Actuellement, Boralex finance ses projets avec une structure de capital ayant 75% de dette et 25% de capitaux propres.

Or, dans un marché où les contrats sont signés avec des entreprises privés, ce ratio pourrait être respectivement de 40% et 60%, selon M. Lemaire. «Pour nous, ça change complètement notre modèle d’affaires!»

La diversification des marchés est un autre enjeu, à commencer par le développement de la filière de l’énergie solaire et du stockage de d’énergie dans l’État de New York, deux activités qui deviendront les principales nouvelles sources de revenus de l’entreprise dans les prochaines années.

«C’est un axe de développement très important pour nous», souligne Patrick Lemaire. Le stockage est fondamental pour réussir dans la filière solaire, car cette énergie n’est disponible que durant la période ensoleillée.

Comme il y a peu d’occasions d’affaires au Canada actuellement, l’autre axe de croissance de Boralex dans les prochaines années sera la France dans l’éolien, mais aussi dans le solaire, selon Patrick Decostre.

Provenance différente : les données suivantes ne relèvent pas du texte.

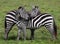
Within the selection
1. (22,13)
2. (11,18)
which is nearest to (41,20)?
(22,13)

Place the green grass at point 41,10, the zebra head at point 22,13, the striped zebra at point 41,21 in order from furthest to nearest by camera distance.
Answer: the striped zebra at point 41,21, the green grass at point 41,10, the zebra head at point 22,13

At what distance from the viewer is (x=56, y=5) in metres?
25.7

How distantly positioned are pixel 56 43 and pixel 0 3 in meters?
14.2

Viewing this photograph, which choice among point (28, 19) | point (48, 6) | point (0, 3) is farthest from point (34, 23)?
point (0, 3)

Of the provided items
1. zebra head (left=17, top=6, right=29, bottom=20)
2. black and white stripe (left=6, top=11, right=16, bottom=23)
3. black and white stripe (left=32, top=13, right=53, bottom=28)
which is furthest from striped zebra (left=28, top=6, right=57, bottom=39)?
black and white stripe (left=6, top=11, right=16, bottom=23)

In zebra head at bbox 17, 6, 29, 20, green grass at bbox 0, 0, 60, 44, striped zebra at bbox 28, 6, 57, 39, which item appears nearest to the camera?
zebra head at bbox 17, 6, 29, 20

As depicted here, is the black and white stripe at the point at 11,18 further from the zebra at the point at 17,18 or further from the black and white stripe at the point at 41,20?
the black and white stripe at the point at 41,20

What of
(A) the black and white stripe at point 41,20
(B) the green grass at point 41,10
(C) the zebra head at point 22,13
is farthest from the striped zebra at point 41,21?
(B) the green grass at point 41,10

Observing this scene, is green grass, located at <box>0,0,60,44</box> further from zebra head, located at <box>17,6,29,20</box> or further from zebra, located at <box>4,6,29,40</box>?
zebra head, located at <box>17,6,29,20</box>

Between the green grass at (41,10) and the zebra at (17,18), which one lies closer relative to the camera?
the zebra at (17,18)

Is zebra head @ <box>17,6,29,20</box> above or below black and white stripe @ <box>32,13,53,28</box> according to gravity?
above

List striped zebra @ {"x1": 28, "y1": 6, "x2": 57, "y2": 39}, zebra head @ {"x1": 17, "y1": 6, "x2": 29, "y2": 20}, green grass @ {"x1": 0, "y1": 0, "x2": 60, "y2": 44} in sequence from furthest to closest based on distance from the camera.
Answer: striped zebra @ {"x1": 28, "y1": 6, "x2": 57, "y2": 39} → green grass @ {"x1": 0, "y1": 0, "x2": 60, "y2": 44} → zebra head @ {"x1": 17, "y1": 6, "x2": 29, "y2": 20}

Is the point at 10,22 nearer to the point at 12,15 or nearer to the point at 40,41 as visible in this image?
the point at 12,15

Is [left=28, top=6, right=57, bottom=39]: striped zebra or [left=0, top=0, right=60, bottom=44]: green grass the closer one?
A: [left=0, top=0, right=60, bottom=44]: green grass
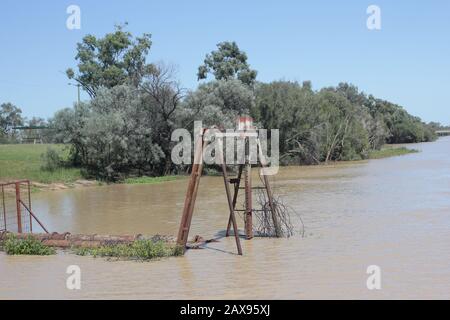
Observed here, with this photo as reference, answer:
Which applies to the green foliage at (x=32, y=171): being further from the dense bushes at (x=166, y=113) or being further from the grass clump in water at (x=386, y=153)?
the grass clump in water at (x=386, y=153)

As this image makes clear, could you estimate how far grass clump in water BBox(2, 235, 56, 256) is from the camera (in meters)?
12.3

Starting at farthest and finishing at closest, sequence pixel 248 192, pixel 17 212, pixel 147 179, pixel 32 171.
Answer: pixel 147 179, pixel 32 171, pixel 17 212, pixel 248 192

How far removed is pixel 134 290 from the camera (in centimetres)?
886

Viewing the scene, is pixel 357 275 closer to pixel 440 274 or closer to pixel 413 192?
pixel 440 274

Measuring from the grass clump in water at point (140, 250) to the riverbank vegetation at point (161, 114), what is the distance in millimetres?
28432

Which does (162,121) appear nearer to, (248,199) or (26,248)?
(248,199)

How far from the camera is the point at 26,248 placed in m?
12.3

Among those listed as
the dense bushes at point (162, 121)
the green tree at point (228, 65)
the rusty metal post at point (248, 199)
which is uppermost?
the green tree at point (228, 65)

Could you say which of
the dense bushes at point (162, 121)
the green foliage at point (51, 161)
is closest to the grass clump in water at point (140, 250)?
the dense bushes at point (162, 121)

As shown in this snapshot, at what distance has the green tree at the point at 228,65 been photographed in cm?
6844

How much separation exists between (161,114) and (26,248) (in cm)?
3240

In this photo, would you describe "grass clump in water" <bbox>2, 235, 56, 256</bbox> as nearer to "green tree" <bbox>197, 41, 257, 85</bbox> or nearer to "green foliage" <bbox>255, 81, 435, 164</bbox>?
"green foliage" <bbox>255, 81, 435, 164</bbox>

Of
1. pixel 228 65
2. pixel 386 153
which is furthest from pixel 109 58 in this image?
pixel 386 153

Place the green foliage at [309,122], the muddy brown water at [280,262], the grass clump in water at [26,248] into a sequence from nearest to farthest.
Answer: the muddy brown water at [280,262], the grass clump in water at [26,248], the green foliage at [309,122]
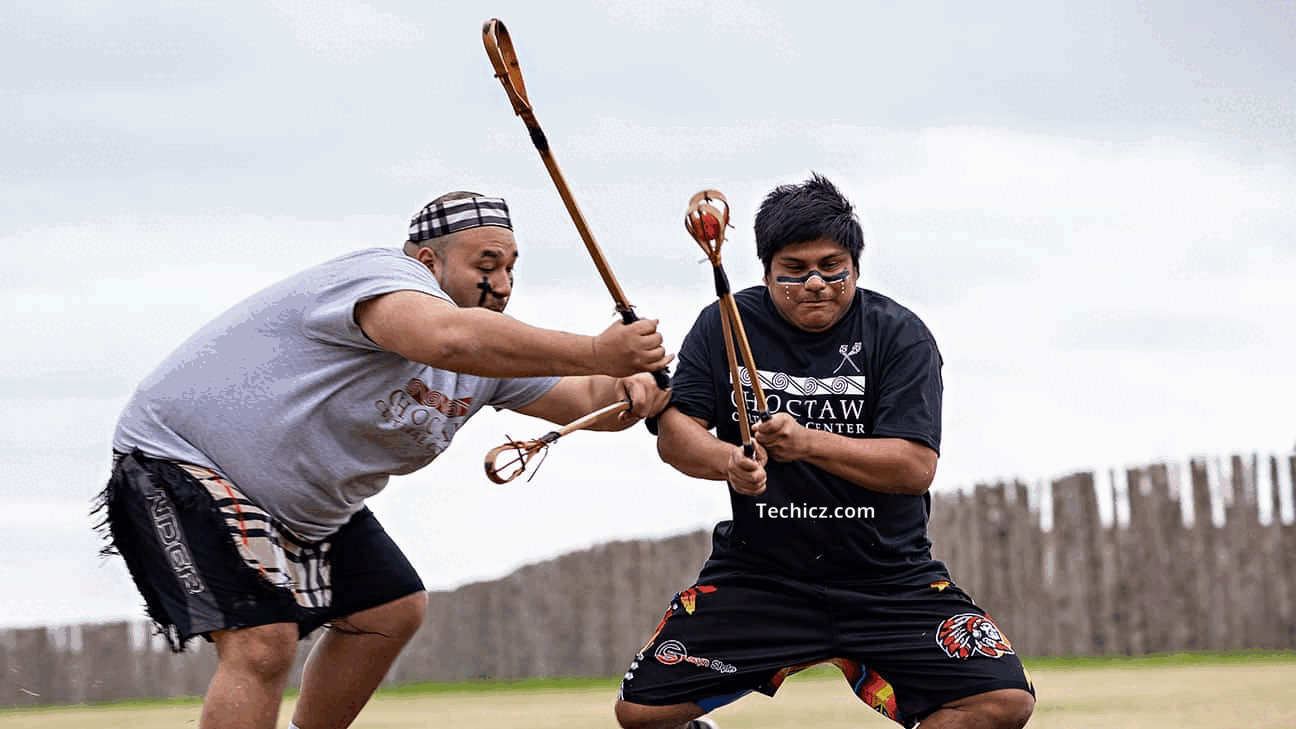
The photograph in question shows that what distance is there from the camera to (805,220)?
452 centimetres

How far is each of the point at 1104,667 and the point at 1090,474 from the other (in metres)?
2.23

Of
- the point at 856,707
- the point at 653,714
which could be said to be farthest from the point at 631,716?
the point at 856,707

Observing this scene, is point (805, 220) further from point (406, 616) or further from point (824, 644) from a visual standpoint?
point (406, 616)

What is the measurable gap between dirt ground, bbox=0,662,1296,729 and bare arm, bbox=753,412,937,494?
3.03 m

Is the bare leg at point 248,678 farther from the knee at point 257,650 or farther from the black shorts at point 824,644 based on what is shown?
the black shorts at point 824,644

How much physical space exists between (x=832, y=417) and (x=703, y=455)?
0.41m

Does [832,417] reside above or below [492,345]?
below

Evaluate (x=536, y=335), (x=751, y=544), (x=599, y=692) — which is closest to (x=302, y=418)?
(x=536, y=335)

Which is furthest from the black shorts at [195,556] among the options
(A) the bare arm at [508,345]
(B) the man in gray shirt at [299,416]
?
(A) the bare arm at [508,345]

Le marché français est particulièrement intéressant.

Le gouvernement veut diminuer la proportion d’électricité produite avec le nucléaire, pour la faire passer de 72% à 50% entre 2017 et 2035. De plus, Paris veut sortir totalement le pays des énergies fossiles en 2035 pour la production d’électricité.

Autant d’occasions d’affaires pour Boralex, souligne M. Decostre. «On pense que l’équilibre entre l’offre et la demande sera très différent», dit-il.

Bref, la demande sera plus forte que l’offre.